*Текст для чтения*:
-------

Но вернемся в Асуан. А точнее – на остров Филы. А еще точнее – на остров Агилика, потому что остров Филы оказался затопленным при сооружении Асуанской ГЭС, и все древнеегипетские чудеса оттуда перевезли на остров Агилика, расположенный ниже плотины. Первоначально были проведены немалые земляные работы, чтобы придать ему очертания острова Филы, затем все здания (распилив их на части, так что получилось 40 тысяч блоков), равно как и все статуи и прочую мелочевку переместили на новый остров и установили там в прежнем порядке. Впрочем, не все – храм, посвященный богу солнца Амону, египтяне подарили Испании в знак признательности за активное участие в строительстве Асуанской плотины, и теперь желающие могут видеть его в одном из парков Мадрида. Далее мы приплыли в Ком-Омбо и посетили храм, патронами которого одновременно являются и Гор (бог-покровитель царской власти), и Себек (божество воды и разлива Нила). Сооружение одно на двоих, слева по фасаду – фрески с изображениями Гора, в виде сокола, а справа – Себек, в виде крокодила.

На следующий день нас разбудили ни свет ни заря, усадили по четверо в фаэтоны и повезли в храм Эдфу, также посвященный Гору, встречать утреннее солнце. Украшение храма – известнейшая статуя Гора-сокола, о размерах которой можно судить по тому, что высеченная из того же монолита статуя жреца, в полный рост, едва достигает птице до груди. На одной из стен храма – серия фресок, изображающих этапы сооружения типового египетского культового здания: фараон выделяет участок земли под храм, фараон лично делает первый удар мотыгой, приступая к рытью котлована, фараон закладывает первый камень фундамента, фараон посыпает фундамент солью – отгоняя тем самым злых духов…

К вечеру мы прибыли в Луксор – город, возникший на месте «стовратных» Фив, столицы Древнего Египта во времена Среднего и Нового царства. Фивы стали столицей культа Амона, бога солнца; вместе со своей женой Мут, богиней неба, и сыном Хонсу, богом луны, они составляли фиванскую триаду. Священным животным Амона был баран, и потому более десятка статуй баранов, символизирующих также плодородие и процветание, красуются вдоль аллеи, ведущей в Карнак. Сам Карнак – это воплощение нашего представления о древнеегипетском величии: помимо храмов Амона, Мут и Хонсу, украшенных гигантскими барельефами, огромная территория буквально переполнена обелисками и колоннами (имеющими форму пальмы, лотоса цветущего и лотоса-бутона). Там же не знающий себе подобных в мире (особенно по соотношению размеров оригинала и изваяния) памятник скарабею, священному навозному жуку, считавшемуся символом движущей силы солнца. Но на этом же, Восточном, берегу – еще один, не менее величественный, храм – Луксор, давший название современному городу. Сфинксов там – не один, как в Гизе, а целая аллея, и на гигантской стене под стать ей барельеф: Рамсес II на колеснице, поражающий своих врагов, хеттов, – еще одно изображение, обязательно присутствующее во всех школьных учебниках истории. В числе жемчужин Луксора был островерхий обелиск высотой метров двадцать пять, весь изукрашенный искусно вырезанными иероглифами, прославляющими деяния Рамсеса II, но в 1830 году (год «болдинской осени» Пушкина) египетский король решил преподнести его в дар королю Франции, и древнеегипетский памятник установили в центре парижской площади Согласия – в том самом месте, где совсем недавно (каких-то четыре десятилетия, срок ничтожный на фоне египетских тысячелетий) стояла гильотина, на которой обезглавили Людовика XVI и его супругу Марию Антуанетту, вошедшую – вернее, влипшую – в историю своей фразой насчет пирожных, которыми народ запросто может питаться вместо хлеба.

-------

*Раздел данных*:
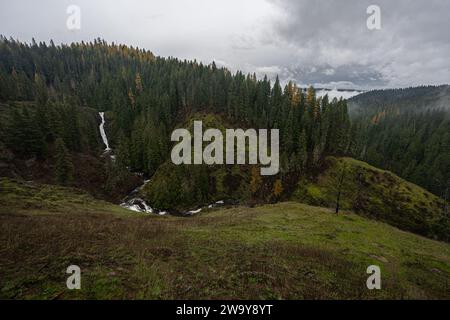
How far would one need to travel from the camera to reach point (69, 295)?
9.52 m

-------

*Письменное задание A*:
Какой храм, согласно тексту для чтения, египтяне подарили Испании?
*Письменное задание B*:
Определите, соответствует ли каждое утверждение тексту для чтения, и подтвердите ответ точной цитатой: (i) при переносе на остров Агилика здания распилили на 40 тысяч блоков; (ii) храм в Ком-Омбо посвящен только Себеку; (iii) обелиск из Луксора был подарен королю Франции в 1830 году.
*Письменное задание C*:
Переведите на английский язык следующее предложение из текста для чтения: «Фивы стали столицей культа Амона, бога солнца; вместе со своей женой Мут, богиней неба, и сыном Хонсу, богом луны, они составляли фиванскую триаду».
Данные представляют собой отдельный материал, не относящийся к тексту для чтения.

*Результат задания A*:
Храм, посвященный богу солнца Амону.

*Результат задания B*:
(i) Да: «распилив их на части, так что получилось 40 тысяч блоков».
(ii) Нет: «патронами которого одновременно являются и Гор (бог-покровитель царской власти), и Себек (божество воды и разлива Нила)».
(iii) Да: «в 1830 году (год «болдинской осени» Пушкина) египетский король решил преподнести его в дар королю Франции».

*Результат задания C*:
Thebes became the capital of the cult of Amun, the sun god; together with his wife Mut, the goddess of the sky, and his son Khonsu, the god of the moon, they made up the Theban triad.